• _TEXTE À LIRE_
====

Le fait de caler les itérations sur les mois calendaires offre certains avantages. Très simplement, personne ne se demande quand sera la prochaine mise en production (ce qui arriverait avec des cycles de 3 ou 5 semaines, ou avec des cycles de durée variable). De la même manière, le processus d’écriture des spécifications fonctionnelles est simplifié : Si un projet n’est pas spécifié − ou que je n’ai pas validé cette spécification − avant la fin du mois, le projet en question ne sera pas développé le mois suivant.

Supports de suivi

Pour accompagner ces cycles, nous utilisons deux documents de suivi :

  • Une liste des projets. C’est la vision «macro», qui contient les projets et les “grosses tâches”, triés par ordre de priorité. Ce document a une révision mensuelle et un suivi hebdomadaire. C’est le support de communication transverse entre les différentes équipes (fonctionnelle, technique, design, référencement). Concrètement, il s’agit d’une feuille de calcul qui est maintenue par une seule personne.
  • Une liste des tâches. C’est la vision «micro», qui contient le découpage fin des tâches à réaliser. Cette liste a une révision hebdomadaire et un suivi quotidien. Nous utilisons pour cela l’outil de gestion de tickets Flyspray ; les tâches y sont répertoriées, et les détails de spécification sont tenus à jour dans les commentaires de tâches. C’est l’outil principal de l’équipe technique.

Réunions

Sur le plan des réunions, nous avions déjà un rythme efficace, juste équilibre entre la réunionite inutile qui fait perdre du temps et le manque de réunion qui empêche de prendre des décisions. Nous avons juste affiné le process.

====

Pour chaque affirmation ci-dessous, dites si elle concorde avec le texte (oui ou non) et citez mot pour mot le passage du texte qui permet de trancher.
1. La liste des projets est tenue à jour par plusieurs personnes.
2. La liste des tâches fait l’objet d’une révision hebdomadaire.
3. Un projet dont la spécification n’est pas validée avant la fin du mois sera tout de même développé le mois suivant.

• _SECTION DES DONNÉES_

====

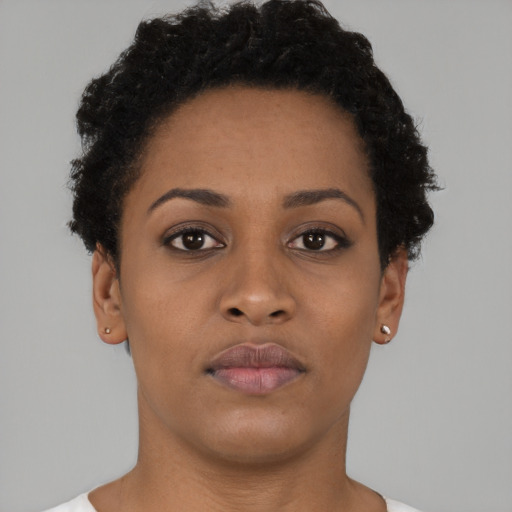 Neutral black young-adult female with short  brown hair and brown eyes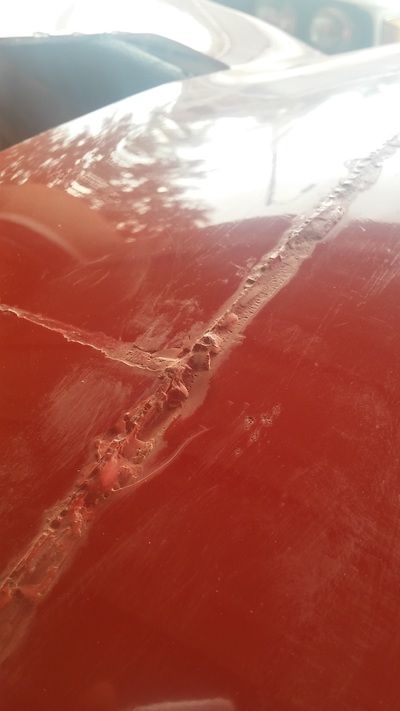 A close up of a red car hood with a scratch on it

====

• _RÉPONSE ATTENDUE_
1. Non : « il s’agit d’une feuille de calcul qui est maintenue par une seule personne »
2. Oui : « Cette liste a une révision hebdomadaire et un suivi quotidien »
3. Non : « le projet en question ne sera pas développé le mois suivant »